She leaped onto my shoulder like Honor Harrington's Nimitz, while I was bending down to take off my winter boots. She was six weeks old, and her smooth coat had a tabby cat's typical markings in silver and gray and black and white.

Her nose had a white diamond on it, and she greeted everyone she saw with a stentorian, "Prrrttt!" She already had a name: Tabitha, for obvious reasons.

I didn't need another kitten. I'd come to my brother's home to meet Tabitha's litter mate, a tortoiseshell kitten who would (I had already agreed) become Cat Number Four at my house in a few more weeks, after mother cat Patches finished nursing her family. But what could I do? Tabitha had me by the heartstrings, and that was that.

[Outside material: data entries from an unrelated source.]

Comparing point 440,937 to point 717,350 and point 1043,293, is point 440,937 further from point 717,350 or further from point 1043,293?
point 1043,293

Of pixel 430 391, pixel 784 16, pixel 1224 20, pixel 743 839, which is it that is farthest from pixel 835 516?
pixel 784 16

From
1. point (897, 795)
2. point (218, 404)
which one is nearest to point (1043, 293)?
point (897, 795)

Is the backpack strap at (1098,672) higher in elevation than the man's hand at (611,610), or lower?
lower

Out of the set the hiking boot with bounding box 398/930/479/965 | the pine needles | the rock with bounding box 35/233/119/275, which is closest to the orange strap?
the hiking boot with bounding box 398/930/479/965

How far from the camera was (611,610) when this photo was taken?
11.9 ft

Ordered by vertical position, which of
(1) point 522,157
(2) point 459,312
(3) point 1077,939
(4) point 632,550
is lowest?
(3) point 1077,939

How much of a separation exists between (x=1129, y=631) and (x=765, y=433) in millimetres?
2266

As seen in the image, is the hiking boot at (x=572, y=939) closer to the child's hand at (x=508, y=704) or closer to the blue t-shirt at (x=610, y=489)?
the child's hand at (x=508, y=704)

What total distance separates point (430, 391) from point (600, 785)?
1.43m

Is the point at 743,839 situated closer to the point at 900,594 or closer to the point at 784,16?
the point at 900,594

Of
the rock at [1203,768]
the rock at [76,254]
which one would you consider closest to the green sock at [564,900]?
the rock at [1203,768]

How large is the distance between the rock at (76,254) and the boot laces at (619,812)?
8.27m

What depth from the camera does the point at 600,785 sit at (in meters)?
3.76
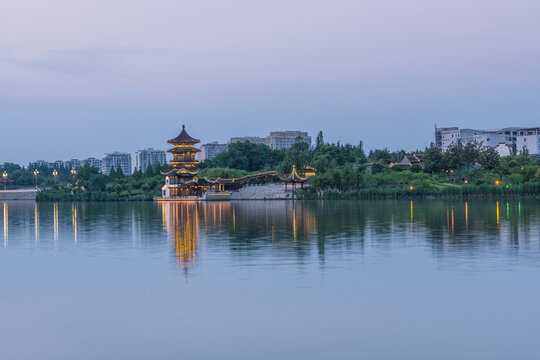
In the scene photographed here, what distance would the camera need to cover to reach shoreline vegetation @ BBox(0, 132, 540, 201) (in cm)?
6316

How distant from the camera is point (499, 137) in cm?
11300

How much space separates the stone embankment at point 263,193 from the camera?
76.0 metres

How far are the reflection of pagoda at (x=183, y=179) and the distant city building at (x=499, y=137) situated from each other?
46.9 meters

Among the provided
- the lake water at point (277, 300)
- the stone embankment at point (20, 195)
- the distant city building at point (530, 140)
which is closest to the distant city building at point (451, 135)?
the distant city building at point (530, 140)

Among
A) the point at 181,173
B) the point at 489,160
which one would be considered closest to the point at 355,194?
the point at 489,160

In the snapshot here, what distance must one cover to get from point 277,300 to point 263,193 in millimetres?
68656

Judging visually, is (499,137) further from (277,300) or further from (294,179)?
(277,300)

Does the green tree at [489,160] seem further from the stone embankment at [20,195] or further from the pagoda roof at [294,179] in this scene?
the stone embankment at [20,195]

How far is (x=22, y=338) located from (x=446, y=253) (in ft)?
36.5

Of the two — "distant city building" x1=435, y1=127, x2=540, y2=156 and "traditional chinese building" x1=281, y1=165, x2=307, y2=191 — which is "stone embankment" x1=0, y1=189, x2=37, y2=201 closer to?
"traditional chinese building" x1=281, y1=165, x2=307, y2=191

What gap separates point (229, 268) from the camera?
547 inches

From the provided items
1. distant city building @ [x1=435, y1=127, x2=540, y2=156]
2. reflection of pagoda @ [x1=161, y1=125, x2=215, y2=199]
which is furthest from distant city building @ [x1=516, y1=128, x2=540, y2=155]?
reflection of pagoda @ [x1=161, y1=125, x2=215, y2=199]

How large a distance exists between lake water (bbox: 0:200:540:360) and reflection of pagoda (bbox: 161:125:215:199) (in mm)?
66230

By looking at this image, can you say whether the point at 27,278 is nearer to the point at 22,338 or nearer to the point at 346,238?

So Tabitha June (who added her own middle name--don't ask me how or why, because I can't tell you what I don't know myself!) became Cat Number Five when her sister Anabel became Cat Number Four. My life has been like that, starting with Cat Number One.

Her name was Rascal. I was two years old when my parents added her to my life, and she was (predictably) a female with a black coat that had other colors mottled into it. Sometimes I think that coloring got imprinted onto my psyche, leaving me forever afterward with a weakness toward any cat that my maternal grandmother would call "brindled" and the veterinarians and animal shelter staff members I've known call "tortoiseshell." Such cats are almost always females. Male "tortis" are so rare that they're quite valuable when they do occur.

Rascal was for sure and certain female. My father, who had occasion to stay in the house alone with her at times, swore that she decided he was her kitten and ordered him around just as she would her real offspring. When he didn't do as she wanted, she disciplined him, too! Her method (as it would have been with a kitten) was to administer a sharp pinch with her teeth, a good, solid nip that hurt because it was meant to hurt.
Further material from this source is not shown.